The performance of 3DI is expected to improve if one incorporates the matrix of the camera that was used to record the data into the reconstruction process. We provide a calibration procedure, outlined below. (The procedure is for a camera of a MacBook Pro 21, you may replace the strings macbookpro21 with your camera model wherever applicable.)

  1. Print the checkerboard pattern in the following link to an letter- or A4-sized paper: https://raw.githubusercontent.com/opencv/opencv/4.x/doc/pattern.png (the pattern is also in this repository at ./build/models/cameras/pattern.png)
  2. Tape the printed checkerboard pattern to a sturdy surface, like a clipboard. Make sure that the paper is taped tightly and neatly.
  3. Record a video of yourself while holding the chechkerboard pattern at various angles and distances. An example video can be found in the following link: https://www.youtube.com/watch?v=z0nQGeVJS3s
    • Make sure that you move slowly to minimize motion blur
    • Try to keep the checkerboard pattern within the frame at all times
    • Try to have a video of 2-3 minutes --- not much shorter or longer
  4. Create the directory build/calibration/videos:
    • mkdir build/calibration/videos
  5. Copy your video inside the folder build/calibration/videos.
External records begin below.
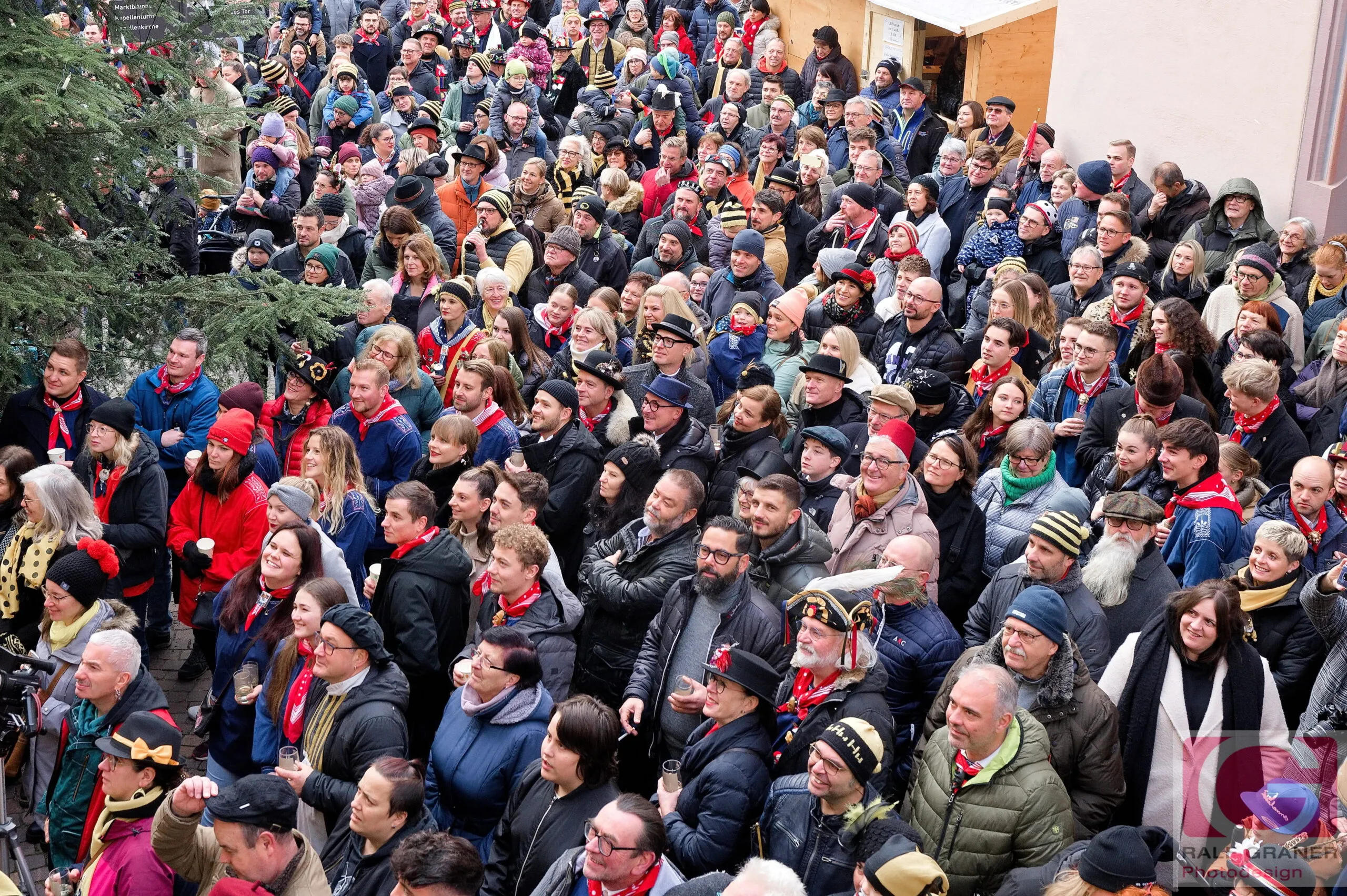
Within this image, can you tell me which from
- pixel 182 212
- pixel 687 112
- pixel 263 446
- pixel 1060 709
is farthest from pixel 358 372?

In the rest of this tutorial, we assume that the video file is at the following location: build/calibration/videos/macbookpro21.mp4
  6. Go to the build directory: cd build
  7. Create directories through the following comments:
    • mkdir calibration/videos/frames
    • mkdir calibration/videos/frames/macbookpro21
  8. Create frames from the video by running the following ffmpeg command:
    • ffmpeg -i calibration/videos/macbookpro21.mp4 -r 1 calibration/videos/frames/macbookpro21/frame%04d.png
  9. Manually inspect the images in the directory calibration/videos/frames/macbookpro21/. Remove any images where there is too much motion blur or the checkerboard is not fully in the frame.
  10. Now we will do the calibration.
    • Make sure that the you successfully completed the installation by following the steps in the Installation section
    • Run the following command from the build directory:
      • ./calibrate_camera "calibration/videos/frames/macbookpro21/frame*.png" "models/cameras/macbookpro21.txt"
    • The code above can take a few minutes
    • The code may need a GUI to run, but this can easily be fixed (you can comment out the imread's within the camera.h file that cause the need for GUI and re-compile the code)
  11. If the code runs successfully, your calibration file must be located at build/models/cameras/macbookpro21.txt.

Using the calibration matrix

Once you obtained the calibration matrix, it can be incorporated into the reconstruction process by using two additional command line arguments, namely camera_param and undistort. The former argument be set to the camera calibration file and the latter to 1, as shown below:

python process_video.py ./output testdata/elaine.mp4 --camera_param=./models/cameras/macbookpro21.txt --undistort=1

(This command is for illustration only, since the elaine.mp4 video was clearly not recorded with a MacBook Pro.)